_WHAT IS EXPECTED_.
Gather each line of the records that contains the string "instances", and copy those lines in their original order.

Data items:

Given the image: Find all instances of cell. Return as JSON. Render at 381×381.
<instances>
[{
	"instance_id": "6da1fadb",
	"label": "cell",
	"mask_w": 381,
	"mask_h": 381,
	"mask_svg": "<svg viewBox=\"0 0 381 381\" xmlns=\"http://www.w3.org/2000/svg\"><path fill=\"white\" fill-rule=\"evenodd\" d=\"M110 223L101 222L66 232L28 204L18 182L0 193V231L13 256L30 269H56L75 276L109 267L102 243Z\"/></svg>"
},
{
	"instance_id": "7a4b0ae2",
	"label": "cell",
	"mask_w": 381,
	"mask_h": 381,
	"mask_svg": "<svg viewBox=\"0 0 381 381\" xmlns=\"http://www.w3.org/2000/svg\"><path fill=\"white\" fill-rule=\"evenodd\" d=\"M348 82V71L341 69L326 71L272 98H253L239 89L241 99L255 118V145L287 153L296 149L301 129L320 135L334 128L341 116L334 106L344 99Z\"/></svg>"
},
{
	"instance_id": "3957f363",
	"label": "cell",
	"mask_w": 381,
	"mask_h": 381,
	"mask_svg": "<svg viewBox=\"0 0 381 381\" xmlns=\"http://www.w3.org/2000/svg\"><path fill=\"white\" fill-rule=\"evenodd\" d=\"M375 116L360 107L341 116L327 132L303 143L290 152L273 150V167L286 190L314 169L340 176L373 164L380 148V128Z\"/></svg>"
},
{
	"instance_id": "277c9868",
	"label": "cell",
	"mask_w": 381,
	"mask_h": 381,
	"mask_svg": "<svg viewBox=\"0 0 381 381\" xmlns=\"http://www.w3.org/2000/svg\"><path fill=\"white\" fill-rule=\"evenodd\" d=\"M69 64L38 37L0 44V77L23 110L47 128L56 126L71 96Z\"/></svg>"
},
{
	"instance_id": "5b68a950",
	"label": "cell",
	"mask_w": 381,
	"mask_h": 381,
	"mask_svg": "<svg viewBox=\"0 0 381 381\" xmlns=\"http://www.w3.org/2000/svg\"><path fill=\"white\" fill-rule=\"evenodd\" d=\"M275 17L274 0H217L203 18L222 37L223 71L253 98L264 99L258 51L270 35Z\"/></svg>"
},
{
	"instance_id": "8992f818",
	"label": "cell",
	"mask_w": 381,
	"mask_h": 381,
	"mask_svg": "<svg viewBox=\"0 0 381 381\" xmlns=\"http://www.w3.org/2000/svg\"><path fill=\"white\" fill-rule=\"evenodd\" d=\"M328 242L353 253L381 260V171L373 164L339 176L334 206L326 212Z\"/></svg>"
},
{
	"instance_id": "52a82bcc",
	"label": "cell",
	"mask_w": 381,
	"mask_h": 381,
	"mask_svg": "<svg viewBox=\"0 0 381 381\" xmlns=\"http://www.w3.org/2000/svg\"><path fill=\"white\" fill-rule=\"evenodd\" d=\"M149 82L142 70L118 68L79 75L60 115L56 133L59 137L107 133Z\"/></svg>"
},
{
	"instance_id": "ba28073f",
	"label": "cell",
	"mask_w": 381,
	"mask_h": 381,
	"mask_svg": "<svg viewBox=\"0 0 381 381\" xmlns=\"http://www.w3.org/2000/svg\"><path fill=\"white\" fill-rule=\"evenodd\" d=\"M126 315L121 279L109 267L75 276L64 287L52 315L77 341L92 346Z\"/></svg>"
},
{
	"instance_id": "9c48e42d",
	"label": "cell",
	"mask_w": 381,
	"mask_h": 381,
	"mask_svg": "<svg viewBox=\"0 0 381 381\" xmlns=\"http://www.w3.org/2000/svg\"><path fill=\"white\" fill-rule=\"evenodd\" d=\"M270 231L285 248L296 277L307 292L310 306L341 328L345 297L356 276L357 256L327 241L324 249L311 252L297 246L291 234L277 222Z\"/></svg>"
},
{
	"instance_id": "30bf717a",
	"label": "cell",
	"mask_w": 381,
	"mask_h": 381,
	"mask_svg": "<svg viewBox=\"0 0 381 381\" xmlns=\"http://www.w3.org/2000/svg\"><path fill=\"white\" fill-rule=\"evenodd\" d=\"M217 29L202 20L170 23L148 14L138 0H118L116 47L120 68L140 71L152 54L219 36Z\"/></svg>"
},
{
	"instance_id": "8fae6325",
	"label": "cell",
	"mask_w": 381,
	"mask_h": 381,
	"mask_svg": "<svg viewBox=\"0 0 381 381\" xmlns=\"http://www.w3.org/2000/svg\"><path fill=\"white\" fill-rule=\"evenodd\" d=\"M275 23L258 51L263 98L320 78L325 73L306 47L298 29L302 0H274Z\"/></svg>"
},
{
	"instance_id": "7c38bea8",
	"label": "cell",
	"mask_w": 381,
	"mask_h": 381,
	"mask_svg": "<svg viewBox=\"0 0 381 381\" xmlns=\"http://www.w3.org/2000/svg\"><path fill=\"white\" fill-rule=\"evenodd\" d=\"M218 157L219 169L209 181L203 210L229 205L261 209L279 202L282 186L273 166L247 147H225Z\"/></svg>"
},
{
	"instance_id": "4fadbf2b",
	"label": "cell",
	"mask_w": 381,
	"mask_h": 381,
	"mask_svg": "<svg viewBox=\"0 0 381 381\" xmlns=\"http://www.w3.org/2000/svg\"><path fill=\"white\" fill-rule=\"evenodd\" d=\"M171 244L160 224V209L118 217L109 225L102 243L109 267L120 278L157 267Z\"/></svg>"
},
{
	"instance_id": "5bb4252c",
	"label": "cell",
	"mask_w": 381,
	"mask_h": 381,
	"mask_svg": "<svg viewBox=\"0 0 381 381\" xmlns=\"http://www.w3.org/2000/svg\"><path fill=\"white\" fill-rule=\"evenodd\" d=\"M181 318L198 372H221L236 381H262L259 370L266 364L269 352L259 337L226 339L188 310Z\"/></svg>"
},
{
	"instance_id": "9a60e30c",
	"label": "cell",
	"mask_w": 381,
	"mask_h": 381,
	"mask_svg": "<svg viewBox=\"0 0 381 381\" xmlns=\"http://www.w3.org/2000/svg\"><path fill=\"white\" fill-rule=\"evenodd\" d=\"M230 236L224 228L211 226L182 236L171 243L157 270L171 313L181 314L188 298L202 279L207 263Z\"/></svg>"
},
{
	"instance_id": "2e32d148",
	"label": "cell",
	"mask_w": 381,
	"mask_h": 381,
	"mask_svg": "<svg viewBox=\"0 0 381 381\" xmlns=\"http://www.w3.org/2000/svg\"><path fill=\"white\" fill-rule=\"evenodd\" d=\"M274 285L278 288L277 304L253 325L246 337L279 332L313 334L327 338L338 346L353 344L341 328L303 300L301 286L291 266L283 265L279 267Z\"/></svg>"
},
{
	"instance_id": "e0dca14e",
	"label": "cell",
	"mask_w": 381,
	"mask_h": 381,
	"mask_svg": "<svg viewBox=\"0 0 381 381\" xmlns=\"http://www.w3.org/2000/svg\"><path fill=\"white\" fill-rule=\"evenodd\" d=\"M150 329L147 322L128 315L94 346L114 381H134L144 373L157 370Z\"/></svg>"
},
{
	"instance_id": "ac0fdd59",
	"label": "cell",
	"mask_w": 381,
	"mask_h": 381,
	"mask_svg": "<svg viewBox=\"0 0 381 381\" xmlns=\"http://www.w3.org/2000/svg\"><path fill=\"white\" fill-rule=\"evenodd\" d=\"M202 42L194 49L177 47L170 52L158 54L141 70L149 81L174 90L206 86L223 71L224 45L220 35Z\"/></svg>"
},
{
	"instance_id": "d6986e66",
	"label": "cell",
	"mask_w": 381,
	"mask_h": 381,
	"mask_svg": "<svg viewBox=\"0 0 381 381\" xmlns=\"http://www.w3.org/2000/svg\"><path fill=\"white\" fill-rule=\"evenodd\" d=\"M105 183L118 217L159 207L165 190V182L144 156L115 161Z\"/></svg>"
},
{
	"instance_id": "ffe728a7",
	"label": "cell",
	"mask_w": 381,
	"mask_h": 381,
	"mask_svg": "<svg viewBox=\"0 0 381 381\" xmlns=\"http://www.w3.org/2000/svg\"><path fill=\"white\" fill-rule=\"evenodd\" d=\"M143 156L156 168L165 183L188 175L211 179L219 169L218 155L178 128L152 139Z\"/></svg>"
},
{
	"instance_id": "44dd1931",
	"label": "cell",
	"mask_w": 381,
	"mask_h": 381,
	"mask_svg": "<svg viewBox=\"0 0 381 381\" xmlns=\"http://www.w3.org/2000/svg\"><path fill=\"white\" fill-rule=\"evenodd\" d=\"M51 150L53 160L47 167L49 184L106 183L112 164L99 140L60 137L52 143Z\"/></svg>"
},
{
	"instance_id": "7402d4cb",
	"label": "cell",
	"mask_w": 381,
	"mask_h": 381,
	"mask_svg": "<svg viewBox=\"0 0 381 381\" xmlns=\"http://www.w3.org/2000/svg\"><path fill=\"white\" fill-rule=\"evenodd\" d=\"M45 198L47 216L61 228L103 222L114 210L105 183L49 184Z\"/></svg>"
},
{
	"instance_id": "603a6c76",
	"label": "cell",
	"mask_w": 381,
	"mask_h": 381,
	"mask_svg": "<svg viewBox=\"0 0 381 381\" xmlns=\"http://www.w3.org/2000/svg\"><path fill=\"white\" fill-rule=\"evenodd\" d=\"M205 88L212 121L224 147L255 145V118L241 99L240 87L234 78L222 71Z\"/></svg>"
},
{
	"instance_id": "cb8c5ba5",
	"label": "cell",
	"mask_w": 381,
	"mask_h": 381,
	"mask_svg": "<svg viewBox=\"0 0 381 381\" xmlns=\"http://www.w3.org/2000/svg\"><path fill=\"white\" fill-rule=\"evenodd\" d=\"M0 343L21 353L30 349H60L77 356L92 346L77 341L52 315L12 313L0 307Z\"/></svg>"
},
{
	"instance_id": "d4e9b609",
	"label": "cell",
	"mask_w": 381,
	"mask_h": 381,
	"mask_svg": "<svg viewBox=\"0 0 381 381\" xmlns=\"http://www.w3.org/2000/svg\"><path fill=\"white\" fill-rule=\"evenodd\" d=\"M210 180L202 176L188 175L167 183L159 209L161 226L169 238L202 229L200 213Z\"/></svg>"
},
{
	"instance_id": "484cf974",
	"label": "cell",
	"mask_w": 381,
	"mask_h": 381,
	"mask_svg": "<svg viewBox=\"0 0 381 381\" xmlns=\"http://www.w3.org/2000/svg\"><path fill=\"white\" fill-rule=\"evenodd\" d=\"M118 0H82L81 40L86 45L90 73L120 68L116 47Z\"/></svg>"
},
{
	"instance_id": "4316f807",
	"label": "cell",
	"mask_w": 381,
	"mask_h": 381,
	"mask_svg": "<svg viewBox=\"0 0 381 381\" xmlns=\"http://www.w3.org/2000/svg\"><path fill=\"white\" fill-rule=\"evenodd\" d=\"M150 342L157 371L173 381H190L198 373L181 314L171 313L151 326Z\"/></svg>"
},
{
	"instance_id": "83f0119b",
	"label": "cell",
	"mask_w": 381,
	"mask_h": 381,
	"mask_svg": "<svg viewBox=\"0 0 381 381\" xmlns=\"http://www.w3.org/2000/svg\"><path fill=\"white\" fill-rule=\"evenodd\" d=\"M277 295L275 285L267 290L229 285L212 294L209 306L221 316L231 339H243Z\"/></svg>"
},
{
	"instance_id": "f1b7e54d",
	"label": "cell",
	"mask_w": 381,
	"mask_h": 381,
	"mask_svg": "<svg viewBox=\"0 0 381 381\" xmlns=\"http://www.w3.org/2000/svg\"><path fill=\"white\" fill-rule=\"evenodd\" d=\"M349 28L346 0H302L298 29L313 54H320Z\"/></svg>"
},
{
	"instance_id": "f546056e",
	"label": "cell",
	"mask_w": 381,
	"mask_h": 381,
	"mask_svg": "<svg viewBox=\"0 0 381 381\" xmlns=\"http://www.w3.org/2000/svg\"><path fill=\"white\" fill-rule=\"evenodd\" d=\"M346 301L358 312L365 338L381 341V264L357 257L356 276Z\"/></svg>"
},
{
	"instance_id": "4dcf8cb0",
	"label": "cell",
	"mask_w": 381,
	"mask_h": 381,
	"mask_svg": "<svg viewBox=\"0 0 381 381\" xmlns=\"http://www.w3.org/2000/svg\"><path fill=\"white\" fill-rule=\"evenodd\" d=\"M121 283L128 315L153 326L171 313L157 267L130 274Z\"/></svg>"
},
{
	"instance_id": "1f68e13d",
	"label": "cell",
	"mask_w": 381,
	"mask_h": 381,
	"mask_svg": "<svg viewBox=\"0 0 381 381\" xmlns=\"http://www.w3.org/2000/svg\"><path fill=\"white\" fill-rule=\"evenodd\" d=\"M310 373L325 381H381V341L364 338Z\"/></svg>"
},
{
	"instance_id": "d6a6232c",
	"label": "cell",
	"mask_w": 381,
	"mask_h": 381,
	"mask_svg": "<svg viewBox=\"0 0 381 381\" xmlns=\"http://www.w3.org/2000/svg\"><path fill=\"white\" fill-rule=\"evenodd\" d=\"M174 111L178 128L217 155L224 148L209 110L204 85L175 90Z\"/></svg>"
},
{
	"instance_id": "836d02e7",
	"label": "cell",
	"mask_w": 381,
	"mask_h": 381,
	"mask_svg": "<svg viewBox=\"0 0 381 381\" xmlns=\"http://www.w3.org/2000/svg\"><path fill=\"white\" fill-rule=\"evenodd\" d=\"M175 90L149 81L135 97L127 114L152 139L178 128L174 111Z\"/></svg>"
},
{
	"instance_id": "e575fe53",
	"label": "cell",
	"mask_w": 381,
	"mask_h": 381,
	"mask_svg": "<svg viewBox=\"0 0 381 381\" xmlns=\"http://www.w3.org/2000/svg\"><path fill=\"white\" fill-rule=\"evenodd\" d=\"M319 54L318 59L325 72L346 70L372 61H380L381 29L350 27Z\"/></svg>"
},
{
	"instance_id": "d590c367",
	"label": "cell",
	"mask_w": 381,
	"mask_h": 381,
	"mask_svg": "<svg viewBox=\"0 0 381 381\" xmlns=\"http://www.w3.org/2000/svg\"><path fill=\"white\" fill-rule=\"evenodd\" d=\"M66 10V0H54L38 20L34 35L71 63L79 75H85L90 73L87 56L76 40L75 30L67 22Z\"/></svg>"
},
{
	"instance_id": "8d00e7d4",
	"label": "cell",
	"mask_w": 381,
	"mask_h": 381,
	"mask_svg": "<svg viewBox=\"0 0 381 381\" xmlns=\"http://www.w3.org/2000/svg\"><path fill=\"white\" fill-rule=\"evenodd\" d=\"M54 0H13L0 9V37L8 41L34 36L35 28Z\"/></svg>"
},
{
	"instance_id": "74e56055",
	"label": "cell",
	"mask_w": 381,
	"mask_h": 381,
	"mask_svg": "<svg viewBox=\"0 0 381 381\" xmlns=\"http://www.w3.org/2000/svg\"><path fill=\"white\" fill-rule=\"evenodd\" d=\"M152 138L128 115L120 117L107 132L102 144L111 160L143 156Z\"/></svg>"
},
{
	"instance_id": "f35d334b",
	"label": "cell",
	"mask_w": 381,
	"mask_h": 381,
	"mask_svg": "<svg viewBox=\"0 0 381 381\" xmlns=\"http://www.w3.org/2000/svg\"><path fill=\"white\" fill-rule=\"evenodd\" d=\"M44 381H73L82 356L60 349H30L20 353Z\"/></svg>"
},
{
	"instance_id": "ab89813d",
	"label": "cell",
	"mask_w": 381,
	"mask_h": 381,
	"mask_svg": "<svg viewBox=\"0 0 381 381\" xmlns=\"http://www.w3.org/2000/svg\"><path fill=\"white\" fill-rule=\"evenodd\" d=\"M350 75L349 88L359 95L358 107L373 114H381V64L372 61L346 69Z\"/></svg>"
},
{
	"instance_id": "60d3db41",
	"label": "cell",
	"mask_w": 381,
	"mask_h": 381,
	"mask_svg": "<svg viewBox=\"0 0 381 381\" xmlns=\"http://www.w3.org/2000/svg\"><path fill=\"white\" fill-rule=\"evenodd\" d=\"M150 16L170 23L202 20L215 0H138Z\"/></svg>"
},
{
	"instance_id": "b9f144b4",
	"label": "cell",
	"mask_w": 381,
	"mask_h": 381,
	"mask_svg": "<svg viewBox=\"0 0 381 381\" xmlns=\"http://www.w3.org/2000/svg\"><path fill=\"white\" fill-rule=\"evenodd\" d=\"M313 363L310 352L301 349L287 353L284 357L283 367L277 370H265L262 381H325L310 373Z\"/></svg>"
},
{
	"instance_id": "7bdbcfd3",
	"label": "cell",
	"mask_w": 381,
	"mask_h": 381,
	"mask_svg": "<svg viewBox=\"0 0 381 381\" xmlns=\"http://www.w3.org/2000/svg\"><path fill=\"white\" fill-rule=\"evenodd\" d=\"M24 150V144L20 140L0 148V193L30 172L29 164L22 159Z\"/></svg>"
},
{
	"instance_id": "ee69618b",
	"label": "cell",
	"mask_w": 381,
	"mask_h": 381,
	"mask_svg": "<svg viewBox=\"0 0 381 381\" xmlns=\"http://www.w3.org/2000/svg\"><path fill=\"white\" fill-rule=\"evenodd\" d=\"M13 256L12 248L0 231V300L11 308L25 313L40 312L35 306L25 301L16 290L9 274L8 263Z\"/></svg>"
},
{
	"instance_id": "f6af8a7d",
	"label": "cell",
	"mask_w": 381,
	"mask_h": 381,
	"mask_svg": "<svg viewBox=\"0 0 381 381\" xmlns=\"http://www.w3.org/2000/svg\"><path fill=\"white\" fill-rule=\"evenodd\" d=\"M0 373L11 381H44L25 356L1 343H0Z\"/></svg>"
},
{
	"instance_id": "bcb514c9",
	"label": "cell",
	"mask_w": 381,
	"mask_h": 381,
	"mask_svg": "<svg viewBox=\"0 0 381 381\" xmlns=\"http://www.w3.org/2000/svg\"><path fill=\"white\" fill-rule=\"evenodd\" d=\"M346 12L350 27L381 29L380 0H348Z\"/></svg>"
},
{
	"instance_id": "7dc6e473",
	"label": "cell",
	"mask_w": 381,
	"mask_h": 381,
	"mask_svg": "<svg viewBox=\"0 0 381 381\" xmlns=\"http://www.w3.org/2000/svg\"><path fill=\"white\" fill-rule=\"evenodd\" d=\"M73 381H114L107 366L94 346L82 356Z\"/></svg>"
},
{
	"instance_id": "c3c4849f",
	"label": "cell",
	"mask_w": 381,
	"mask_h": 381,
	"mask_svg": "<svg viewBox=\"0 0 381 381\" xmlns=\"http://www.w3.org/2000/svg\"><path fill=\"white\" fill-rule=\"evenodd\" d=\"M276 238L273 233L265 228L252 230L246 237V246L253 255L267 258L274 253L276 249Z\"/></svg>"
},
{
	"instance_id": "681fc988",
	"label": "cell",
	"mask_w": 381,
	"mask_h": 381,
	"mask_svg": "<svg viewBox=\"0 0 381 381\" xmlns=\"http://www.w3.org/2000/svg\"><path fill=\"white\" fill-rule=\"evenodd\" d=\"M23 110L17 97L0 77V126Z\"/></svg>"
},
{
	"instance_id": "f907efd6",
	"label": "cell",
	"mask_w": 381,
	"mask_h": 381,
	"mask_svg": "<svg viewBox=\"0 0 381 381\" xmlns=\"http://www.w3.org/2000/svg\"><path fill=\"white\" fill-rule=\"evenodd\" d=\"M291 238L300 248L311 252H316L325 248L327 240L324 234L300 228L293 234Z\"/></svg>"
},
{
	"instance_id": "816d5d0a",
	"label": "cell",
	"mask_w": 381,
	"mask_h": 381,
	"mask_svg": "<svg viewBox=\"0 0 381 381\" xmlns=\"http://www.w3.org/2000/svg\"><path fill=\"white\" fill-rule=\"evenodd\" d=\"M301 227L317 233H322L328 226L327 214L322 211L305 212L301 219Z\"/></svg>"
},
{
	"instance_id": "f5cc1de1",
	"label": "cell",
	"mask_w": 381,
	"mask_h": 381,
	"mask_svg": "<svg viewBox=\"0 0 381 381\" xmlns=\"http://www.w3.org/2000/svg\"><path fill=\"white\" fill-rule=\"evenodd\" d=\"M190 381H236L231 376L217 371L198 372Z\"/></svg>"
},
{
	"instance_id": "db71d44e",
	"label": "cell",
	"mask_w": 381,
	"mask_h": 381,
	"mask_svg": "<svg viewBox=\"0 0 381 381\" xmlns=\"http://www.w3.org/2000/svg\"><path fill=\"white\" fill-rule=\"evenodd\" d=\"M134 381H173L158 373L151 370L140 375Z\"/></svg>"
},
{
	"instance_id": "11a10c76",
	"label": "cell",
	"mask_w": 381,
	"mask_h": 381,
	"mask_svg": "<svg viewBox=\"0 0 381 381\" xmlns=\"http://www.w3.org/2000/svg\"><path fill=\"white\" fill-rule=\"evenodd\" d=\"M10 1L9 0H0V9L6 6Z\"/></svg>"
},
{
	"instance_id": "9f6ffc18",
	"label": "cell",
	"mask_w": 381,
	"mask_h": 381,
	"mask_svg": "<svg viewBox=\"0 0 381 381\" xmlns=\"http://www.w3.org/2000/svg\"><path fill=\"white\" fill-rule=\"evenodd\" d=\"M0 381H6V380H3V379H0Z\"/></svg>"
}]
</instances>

_SOLUTION FOR THIS TASK_.
Given the image: Find all instances of cell. Return as JSON. Render at 381×381.
<instances>
</instances>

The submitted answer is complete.